Workers in 58 places across the island were also surprised with Hari Raya cookies prepared with the help of 15 home-based bakers in an effort to spread festive cheer.
The initiative was organised by the inter-agency task force to support migrant workers, the Islamic Religious Council of Singapore (Muis) and the Singapore Malay Chamber of Commerce & Industry (SMCCI).
Partially funded by donations from the community through mosques and organisations like the Association of Muslim Professionals and Singapore Muslim Women Association, the initiative comes after two gruelling months for many migrant workers.
They have been disproportionately affected by the spread of the coronavirus, with 28,806 out of 323,000 workers who live in dorms, or nearly 9 per cent, testing positive for Covid-19 as of Saturday.
The group accounts for more than nine out of 10 cases in Singapore.
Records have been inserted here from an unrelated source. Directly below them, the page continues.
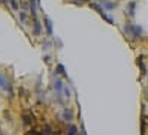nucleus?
Listing matches in <instances>:
<instances>
[{
    "instance_id": "nucleus-1",
    "label": "nucleus",
    "mask_w": 148,
    "mask_h": 135,
    "mask_svg": "<svg viewBox=\"0 0 148 135\" xmlns=\"http://www.w3.org/2000/svg\"><path fill=\"white\" fill-rule=\"evenodd\" d=\"M124 30H126V33H129L130 36H132L133 41L139 39V38L142 36V33H144V30H142L141 26H135V24H130V23H126Z\"/></svg>"
},
{
    "instance_id": "nucleus-2",
    "label": "nucleus",
    "mask_w": 148,
    "mask_h": 135,
    "mask_svg": "<svg viewBox=\"0 0 148 135\" xmlns=\"http://www.w3.org/2000/svg\"><path fill=\"white\" fill-rule=\"evenodd\" d=\"M90 8H91V9H94L96 12H99V14H100V17H102V18H103V20H105L108 24H114V23H115V21L112 20V18H111L105 11H103V8H102V5H100V3H97V2H90Z\"/></svg>"
},
{
    "instance_id": "nucleus-3",
    "label": "nucleus",
    "mask_w": 148,
    "mask_h": 135,
    "mask_svg": "<svg viewBox=\"0 0 148 135\" xmlns=\"http://www.w3.org/2000/svg\"><path fill=\"white\" fill-rule=\"evenodd\" d=\"M63 89H64V83L62 81V78H60L58 75H54V90H56V93L58 95V102H63L62 101Z\"/></svg>"
},
{
    "instance_id": "nucleus-4",
    "label": "nucleus",
    "mask_w": 148,
    "mask_h": 135,
    "mask_svg": "<svg viewBox=\"0 0 148 135\" xmlns=\"http://www.w3.org/2000/svg\"><path fill=\"white\" fill-rule=\"evenodd\" d=\"M21 119H23V125L24 126H33L34 125V117H33V113L30 110L24 111L21 114Z\"/></svg>"
},
{
    "instance_id": "nucleus-5",
    "label": "nucleus",
    "mask_w": 148,
    "mask_h": 135,
    "mask_svg": "<svg viewBox=\"0 0 148 135\" xmlns=\"http://www.w3.org/2000/svg\"><path fill=\"white\" fill-rule=\"evenodd\" d=\"M0 89H3L5 92H12L11 81L8 80V77L5 74H0Z\"/></svg>"
},
{
    "instance_id": "nucleus-6",
    "label": "nucleus",
    "mask_w": 148,
    "mask_h": 135,
    "mask_svg": "<svg viewBox=\"0 0 148 135\" xmlns=\"http://www.w3.org/2000/svg\"><path fill=\"white\" fill-rule=\"evenodd\" d=\"M126 12L130 18H135V12H136V2H130L126 6Z\"/></svg>"
},
{
    "instance_id": "nucleus-7",
    "label": "nucleus",
    "mask_w": 148,
    "mask_h": 135,
    "mask_svg": "<svg viewBox=\"0 0 148 135\" xmlns=\"http://www.w3.org/2000/svg\"><path fill=\"white\" fill-rule=\"evenodd\" d=\"M43 24H45V30H47V33L51 36V35H53V21H51L47 15H43Z\"/></svg>"
},
{
    "instance_id": "nucleus-8",
    "label": "nucleus",
    "mask_w": 148,
    "mask_h": 135,
    "mask_svg": "<svg viewBox=\"0 0 148 135\" xmlns=\"http://www.w3.org/2000/svg\"><path fill=\"white\" fill-rule=\"evenodd\" d=\"M63 120L64 122H69V123H72V120H73V111L71 110V108H69V110H67V108H66V110L63 111Z\"/></svg>"
},
{
    "instance_id": "nucleus-9",
    "label": "nucleus",
    "mask_w": 148,
    "mask_h": 135,
    "mask_svg": "<svg viewBox=\"0 0 148 135\" xmlns=\"http://www.w3.org/2000/svg\"><path fill=\"white\" fill-rule=\"evenodd\" d=\"M33 33L36 36H39L42 33V24L39 20H33Z\"/></svg>"
},
{
    "instance_id": "nucleus-10",
    "label": "nucleus",
    "mask_w": 148,
    "mask_h": 135,
    "mask_svg": "<svg viewBox=\"0 0 148 135\" xmlns=\"http://www.w3.org/2000/svg\"><path fill=\"white\" fill-rule=\"evenodd\" d=\"M102 8H103V11H112V9L117 8V3H115V2H108V0H105V2H103V5H102Z\"/></svg>"
},
{
    "instance_id": "nucleus-11",
    "label": "nucleus",
    "mask_w": 148,
    "mask_h": 135,
    "mask_svg": "<svg viewBox=\"0 0 148 135\" xmlns=\"http://www.w3.org/2000/svg\"><path fill=\"white\" fill-rule=\"evenodd\" d=\"M42 135H53V126H51L49 123H45L42 128Z\"/></svg>"
},
{
    "instance_id": "nucleus-12",
    "label": "nucleus",
    "mask_w": 148,
    "mask_h": 135,
    "mask_svg": "<svg viewBox=\"0 0 148 135\" xmlns=\"http://www.w3.org/2000/svg\"><path fill=\"white\" fill-rule=\"evenodd\" d=\"M58 74H62L64 78H67V74H66L64 66L62 65V63H58V65H57V69H56V75H58Z\"/></svg>"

Their vulnerability to the virus drew public attention to dormitory conditions and led the Government to carry out comprehensive testing in dorms to ascertain the extent of Covid-19 infection and meet the workers' medical needs.
With some clad in traditional clothing, the workers collected their food while wearing masks. They prayed on their own in their rooms and watched the Mufti's Hari Raya sermon, which was livestreamed on YouTube and Facebook.
Mr Esa Masood, chief executive of Muis, said the workers have had a challenging Ramadan in the dorms.
"But I think they have really been doing their best effort as part of our national effort to prevent the spread of Covid-19...We have our families at home and we can still celebrate with our families but for them they are in their dorms," he said.
Mr Masood said he is glad that the task force has reached out to many community and non-governmental groups to help the workers. "It is an important signal that Singapore did not forget them during these celebrations. They are part of us and an important part of society as well."
Minister of State for Manpower Zaqy Mohamad said that it is a wonderful effort to ensure they do not feel left out in a foreign land.
"I am heartened to see that our foreign workers in Singapore have adapted and adjusted to how they can practise religious duties in a different form," he added.